Example 4: Using a Spline Model¶
In the example above, the two peaks might represent the interesting part of the data, and the exponential decay could be viewed a “background” which might be due to other physical effects or part of some response of the instrumentation used to make the measurement. That is, the background might be well-understood to be modeled as an exponential decay, as in the example above and so easily included in the full analysis. As the results above show, there is some – but not huge – correlation of the parameters between the peak amplitudes and the decay of the exponential function. That means that it is helpful to include all of those components in a single fit, as the uncertainties in the peak amplitudes (which would be interpreted as “line strength” or “area”) will reflect some of the uncertainty in how well we modeled the background.

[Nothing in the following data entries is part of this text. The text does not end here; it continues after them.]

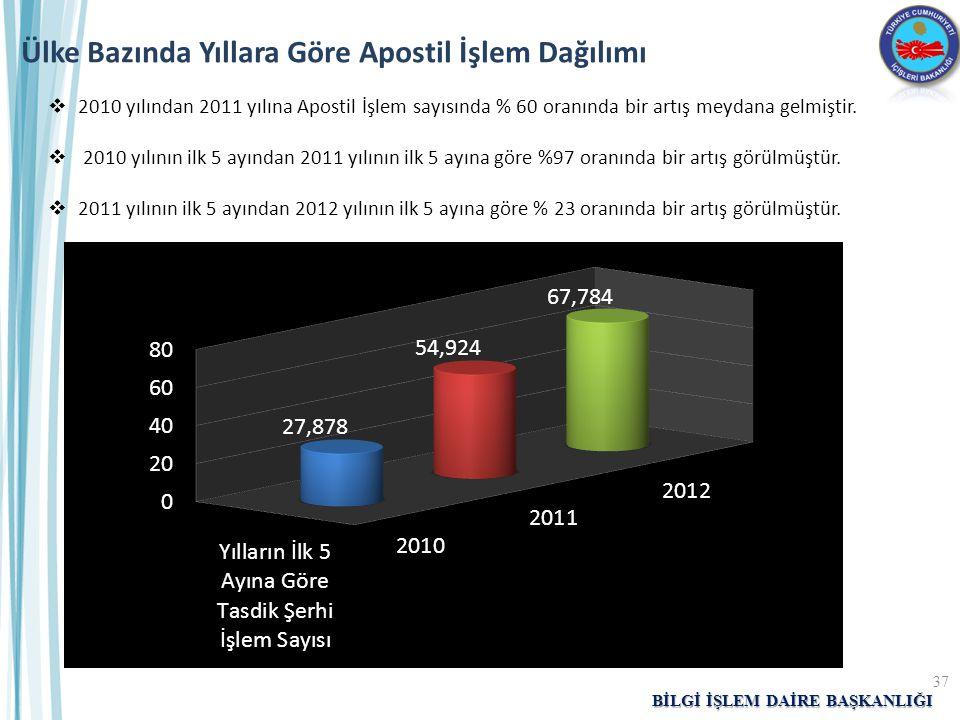 BİLGİ İŞLEM DAİRE BAŞKANLIĞI Ülke Bazında Yıllara Göre Apostil İşlem Dağılımı  2010 yılından 2011 yılına Apostil İşlem sayısında % 60 oranında bir ar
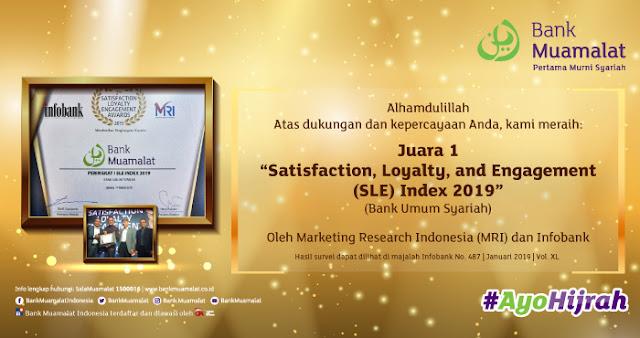 penghargaan bank muamalat Indonesia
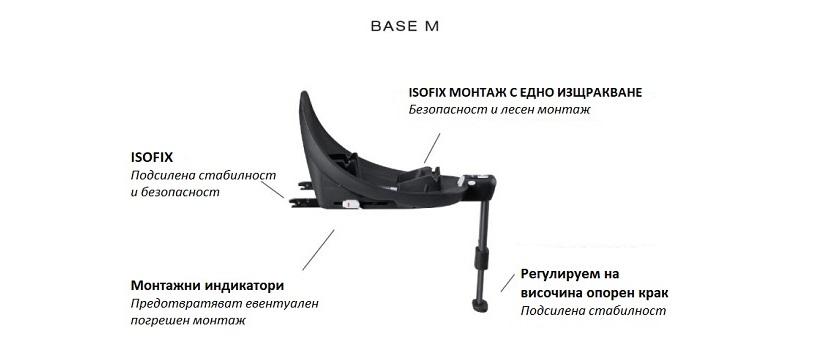 База М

Sometimes a background is more complex or at least has a less obvious
functional form. In these cases, it can be useful to use a spline to
model part of the curve. Just for completeness, a spline is a piecewise
continuous polynomial function (typically made of cubic polynomials) that
has a series of x
values known as “knots” at which the highest order
derivative is allowed to be discontinuous. By adding more knots, the
spline function has more flexibility to follow a particular function.
As an example (see the example file “doc_builtinmodels_splinemodel.py”), we start with data with a single peak and a background that is hard to characterize clearly as a simple decay, oscillatory structure.
import numpy as np
import matplotlib.pyplot as plt
from lmfit.models import SplineModel, GaussianModel
data = np.loadtxt('test_splinepeak.dat')
x = data[:, 0]
y = data[:, 1]
plt.plot(x, y, label='data')
plt.legend()
plt.show()
which shows (figure below):
There is definitely a peak there, so we could start with building a model for a Gaussian peak, say with:
model = GaussianModel(prefix='peak_')
params = model.make_params(amplitude=8, center=16, sigma=1)

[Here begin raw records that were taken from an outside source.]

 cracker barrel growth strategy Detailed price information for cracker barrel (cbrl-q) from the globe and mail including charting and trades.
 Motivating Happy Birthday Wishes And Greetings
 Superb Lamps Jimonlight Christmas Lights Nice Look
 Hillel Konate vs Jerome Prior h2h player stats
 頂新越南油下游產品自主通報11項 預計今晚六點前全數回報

To account for that changing background, we’ll use a spline, but need to
know where to put the “knots”. Picking points away from the peak makes
sense – we don’t want to fit the peak – but we want it to have some
flexibility near the peak. Let’s try spacing knot points at x=1, 3, ...,
13
, then skip over the peak at around x=16
and then pick up knots points
at x=19, 21, 23, 25
.
knot_xvals = np.array([1, 3, 5, 7, 9, 11, 13, 19, 21, 23, 25])
bkg = SplineModel(prefix='bkg_', xknots=knot_xvals)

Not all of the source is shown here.